▶ [Short exercise 1] Quote the EVM setup text word for word, starting with "Before EVM is" and going on through "the 'security.evm' extended attribute.".

▶ [Document segment]
Before EVM is activated, any requested integrity appraisals are unknown, so the EVM startup should be done early in the boot process, preferably entirely within the kernel and initramfs (which are measured by trusted grub) and before any reference to the real root filesystem. To build an initramfs with EVM enabled, build and install dracut (git://git.kernel.org/pub/scm/boot/dracut/dracut.git), which contains the trusted and EVM dracut modules.

Labeling the filesystem with 'security.evm'

A new boot parameter 'evm=fix' has been defined in order to label existing file systems with the 'security.evm' extended attribute.

After building a kernel with EVM, IMA-appraisal, and trusted and encrypted keys enabled, installed the trusted and EVM dracut modules, created the EVM key, and verified that the filesystems are mounted, including root, with i_version support, to label the filesystem, reboot with the command line options 'ima_tcb', 'ima_appraise_tcb', 'ima_appraise=fix', 'evm=fix' and, possibly, 'rootflags=i_version'.

▶ [Short exercise 2] Pull out every line of the records that contains the string "wall", matching case.

▶ [Entries provided]
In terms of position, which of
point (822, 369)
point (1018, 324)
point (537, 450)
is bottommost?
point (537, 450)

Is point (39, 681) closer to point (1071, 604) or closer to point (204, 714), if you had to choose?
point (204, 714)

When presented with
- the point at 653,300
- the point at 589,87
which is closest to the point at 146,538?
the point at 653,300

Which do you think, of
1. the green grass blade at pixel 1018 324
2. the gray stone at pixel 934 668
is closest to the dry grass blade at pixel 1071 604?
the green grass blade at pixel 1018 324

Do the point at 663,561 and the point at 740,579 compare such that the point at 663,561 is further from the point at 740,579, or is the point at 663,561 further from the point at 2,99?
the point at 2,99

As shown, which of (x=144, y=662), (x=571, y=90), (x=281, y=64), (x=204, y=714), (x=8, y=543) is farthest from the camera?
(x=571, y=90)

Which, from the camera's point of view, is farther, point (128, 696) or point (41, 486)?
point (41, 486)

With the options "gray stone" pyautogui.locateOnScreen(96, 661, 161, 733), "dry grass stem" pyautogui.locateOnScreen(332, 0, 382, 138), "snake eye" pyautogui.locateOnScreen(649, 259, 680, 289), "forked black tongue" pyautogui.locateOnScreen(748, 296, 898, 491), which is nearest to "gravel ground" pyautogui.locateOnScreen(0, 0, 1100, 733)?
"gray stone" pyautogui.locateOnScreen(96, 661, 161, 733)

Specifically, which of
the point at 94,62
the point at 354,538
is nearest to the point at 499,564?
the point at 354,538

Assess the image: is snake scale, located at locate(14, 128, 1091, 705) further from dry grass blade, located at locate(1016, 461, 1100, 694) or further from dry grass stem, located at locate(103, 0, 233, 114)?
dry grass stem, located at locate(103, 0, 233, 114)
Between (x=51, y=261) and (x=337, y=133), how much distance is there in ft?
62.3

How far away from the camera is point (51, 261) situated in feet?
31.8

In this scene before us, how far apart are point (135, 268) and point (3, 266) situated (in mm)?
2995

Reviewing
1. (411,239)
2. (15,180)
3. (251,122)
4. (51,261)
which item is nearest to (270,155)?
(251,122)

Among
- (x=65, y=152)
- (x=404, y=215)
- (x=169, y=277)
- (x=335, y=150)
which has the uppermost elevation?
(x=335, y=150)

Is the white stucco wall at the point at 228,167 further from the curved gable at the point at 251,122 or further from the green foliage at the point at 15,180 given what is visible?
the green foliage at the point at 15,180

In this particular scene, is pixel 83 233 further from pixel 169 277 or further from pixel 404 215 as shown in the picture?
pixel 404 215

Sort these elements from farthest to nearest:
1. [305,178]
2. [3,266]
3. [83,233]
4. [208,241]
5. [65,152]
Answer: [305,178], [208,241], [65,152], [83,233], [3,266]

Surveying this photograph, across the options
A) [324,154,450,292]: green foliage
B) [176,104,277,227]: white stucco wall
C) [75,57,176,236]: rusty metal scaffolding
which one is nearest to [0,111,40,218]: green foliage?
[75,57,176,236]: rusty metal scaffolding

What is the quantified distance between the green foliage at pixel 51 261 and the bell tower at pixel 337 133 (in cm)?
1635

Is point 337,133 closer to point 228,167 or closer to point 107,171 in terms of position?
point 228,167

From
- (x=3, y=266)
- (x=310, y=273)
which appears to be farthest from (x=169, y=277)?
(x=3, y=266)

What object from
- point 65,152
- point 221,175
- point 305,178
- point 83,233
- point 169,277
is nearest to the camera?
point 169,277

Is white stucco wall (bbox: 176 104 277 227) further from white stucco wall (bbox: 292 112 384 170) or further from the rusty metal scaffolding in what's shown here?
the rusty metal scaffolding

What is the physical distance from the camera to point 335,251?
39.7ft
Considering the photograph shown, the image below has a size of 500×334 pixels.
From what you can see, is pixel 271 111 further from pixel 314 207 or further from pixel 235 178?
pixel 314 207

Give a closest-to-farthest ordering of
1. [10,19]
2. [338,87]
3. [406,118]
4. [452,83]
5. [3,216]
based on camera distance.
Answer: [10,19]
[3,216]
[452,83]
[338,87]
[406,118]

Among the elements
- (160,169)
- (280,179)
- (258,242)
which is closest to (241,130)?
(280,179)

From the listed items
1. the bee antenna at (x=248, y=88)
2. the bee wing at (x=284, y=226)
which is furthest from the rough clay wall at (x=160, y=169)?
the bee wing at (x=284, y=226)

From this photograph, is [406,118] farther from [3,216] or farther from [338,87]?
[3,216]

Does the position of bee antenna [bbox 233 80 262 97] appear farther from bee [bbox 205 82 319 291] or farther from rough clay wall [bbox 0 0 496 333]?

▶ [Exercise answer 1]
Before EVM is activated, any requested integrity appraisals are unknown, so the EVM startup should be done early in the boot process, preferably entirely within the kernel and initramfs (which are measured by trusted grub) and before any reference to the real root filesystem. To build an initramfs with EVM enabled, build and install dracut (git://git.kernel.org/pub/scm/boot/dracut/dracut.git), which contains the trusted and EVM dracut modules.

Labeling the filesystem with 'security.evm'

A new boot parameter 'evm=fix' has been defined in order to label existing file systems with the 'security.evm' extended attribute.

▶ [Exercise answer 2]
Is the white stucco wall at the point at 228,167 further from the curved gable at the point at 251,122 or further from the green foliage at the point at 15,180 given what is visible?
B) [176,104,277,227]: white stucco wall
Is white stucco wall (bbox: 176 104 277 227) further from white stucco wall (bbox: 292 112 384 170) or further from the rusty metal scaffolding in what's shown here?
which is furthest from the rough clay wall at (x=160, y=169)?
Does the position of bee antenna [bbox 233 80 262 97] appear farther from bee [bbox 205 82 319 291] or farther from rough clay wall [bbox 0 0 496 333]?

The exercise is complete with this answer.